::: Исходные данные
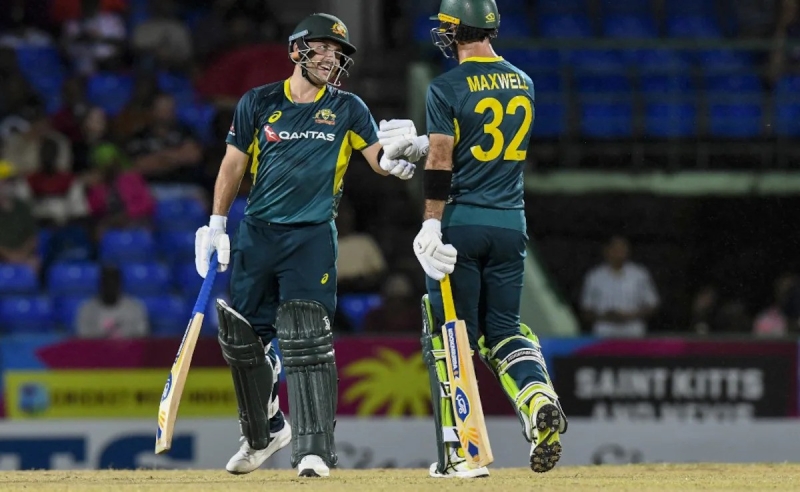 2hf6fc8c_josh-inglis-and-glenn-maxwell-afp_625x300_27_july_25-ezgif-91f3f7af850a98cb4ae0d09b6e107c931753600034.jpg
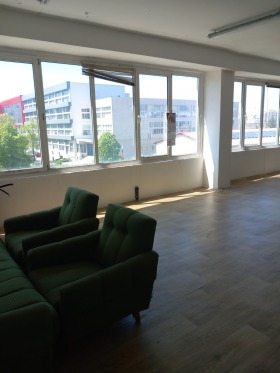 ���� ��� ���� ���� | Imot.bg � ����� ������ 2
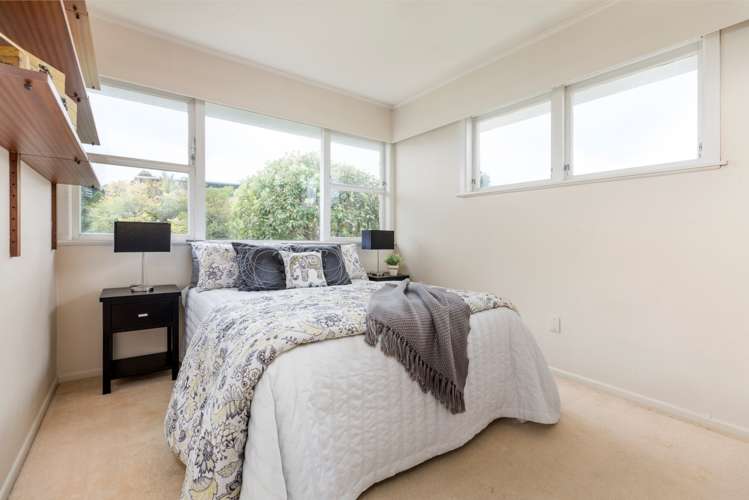 14 Landop Terrace Howick_12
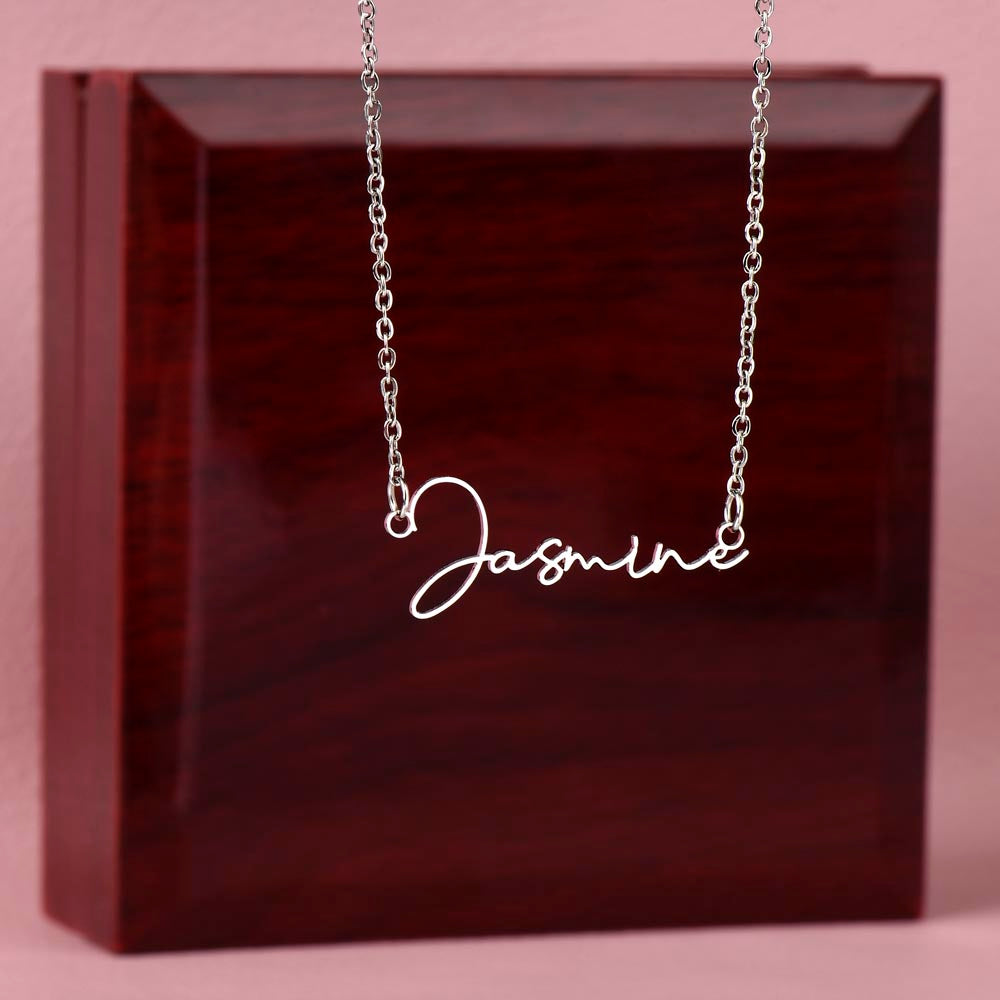Gift for Cancer Mom - Zodiac Sign Gift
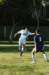na_boysvarsitysoccer_09_020_small.jpg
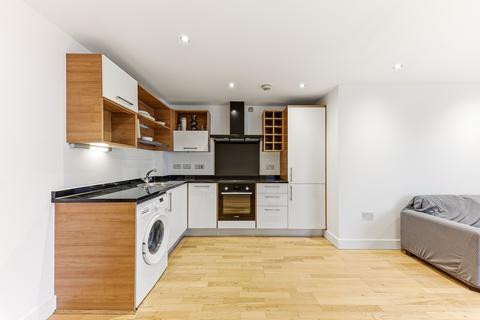 2 bedroom flat for sale, The Boulevard, Leeds, West Yorkshire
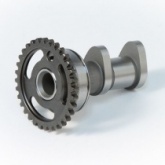 Распредвал Hot Cams HC 2041-1IN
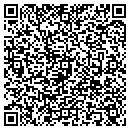 QR code with Wts Inc contacts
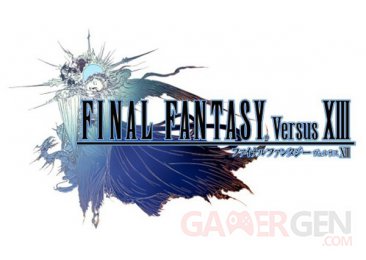 ffxiii_versus_title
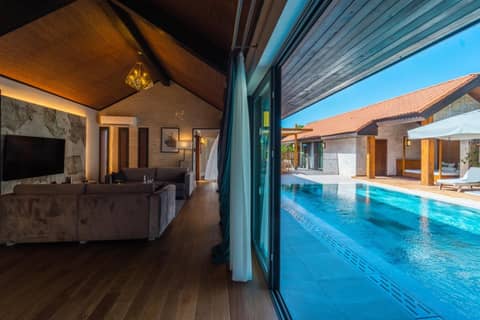 IC Hotels Green Palace & Villas — photo 8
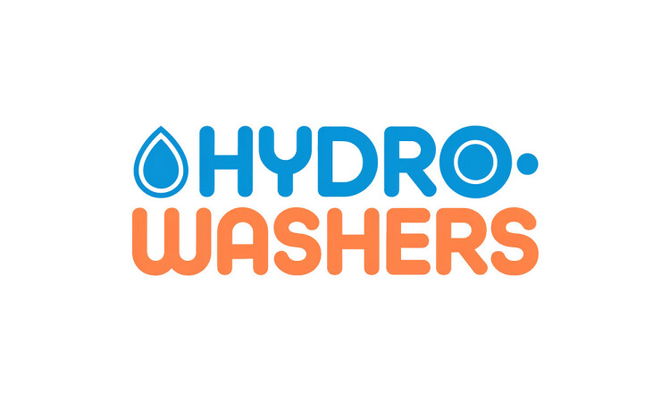 HydroWashers.com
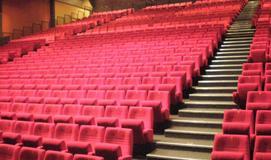 Théâtre Le Vesinet 2023 programme et billetterie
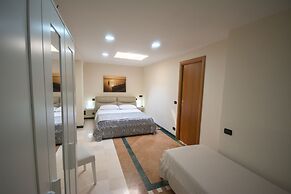 Al Vecchio Fontanile 8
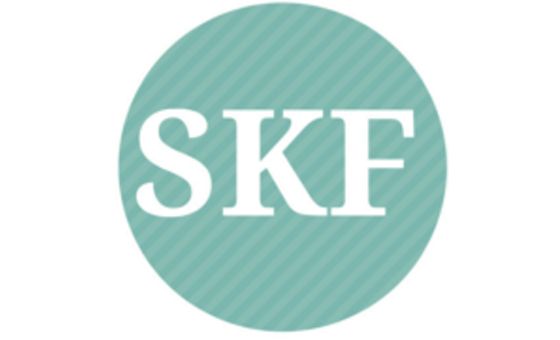 Sheknowsfinance.com Sheknowsfinance.com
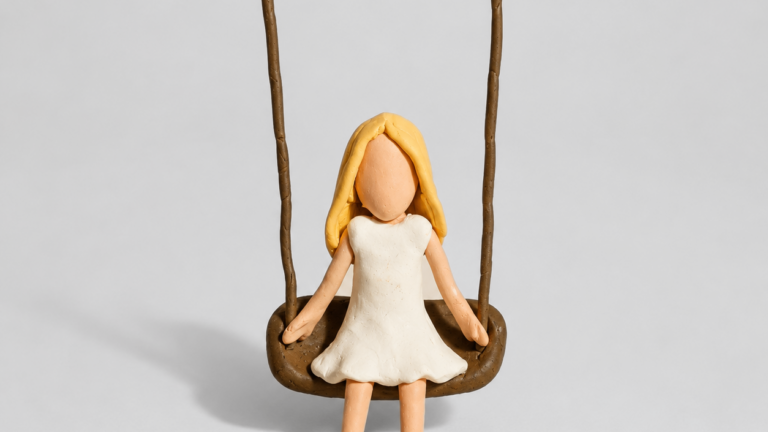 Sally By Holsman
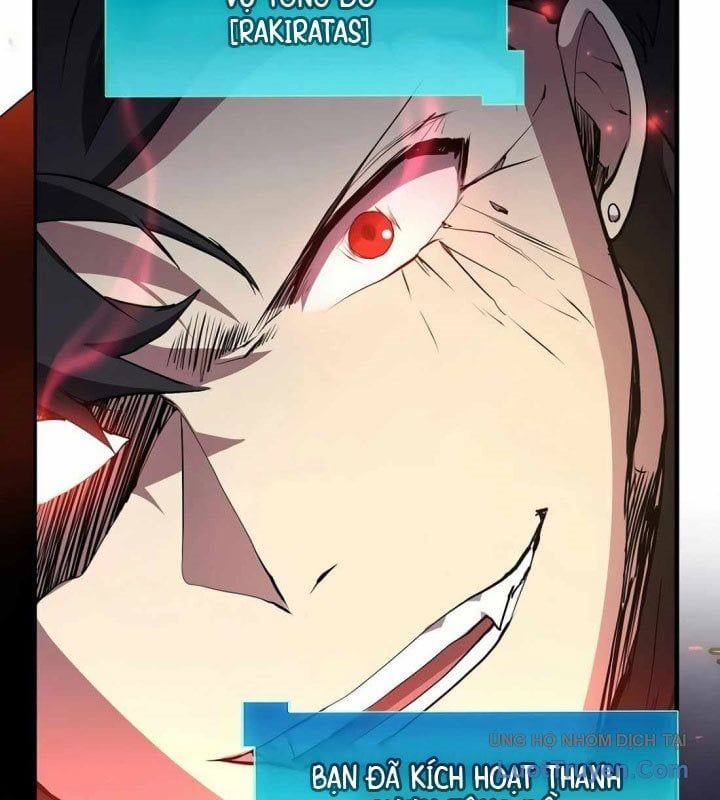 Tôi Thăng Cấp Bằng Kĩ Năng Chapter 115 - 100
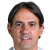 Player picture of Simone Inzaghi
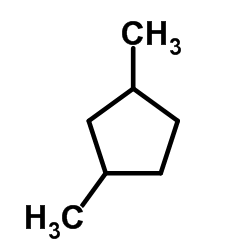 cas no 1759-58-6 is 1,3-Dimethylcyclopentane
::::::
Задание: Замените в строках выше «flat» на «apartment» и перепишите их целиком, больше ничего не меняя. Изображения в ответ не включайте.

Ответ на задание:
 2hf6fc8c_josh-inglis-and-glenn-maxwell-afp_625x300_27_july_25-ezgif-91f3f7af850a98cb4ae0d09b6e107c931753600034.jpg
 ���� ��� ���� ���� | Imot.bg � ����� ������ 2
 14 Landop Terrace Howick_12
Gift for Cancer Mom - Zodiac Sign Gift
na_boysvarsitysoccer_09_020_small.jpg
 2 bedroom apartment for sale, The Boulevard, Leeds, West Yorkshire
 Распредвал Hot Cams HC 2041-1IN
 QR code with Wts Inc contacts
 ffxiii_versus_title
 IC Hotels Green Palace & Villas — photo 8
 HydroWashers.com
 Théâtre Le Vesinet 2023 programme et billetterie
 Al Vecchio Fontanile 8
 Sheknowsfinance.com Sheknowsfinance.com
 Sally By Holsman
 Tôi Thăng Cấp Bằng Kĩ Năng Chapter 115 - 100
 Player picture of Simone Inzaghi
 cas no 1759-58-6 is 1,3-Dimethylcyclopentane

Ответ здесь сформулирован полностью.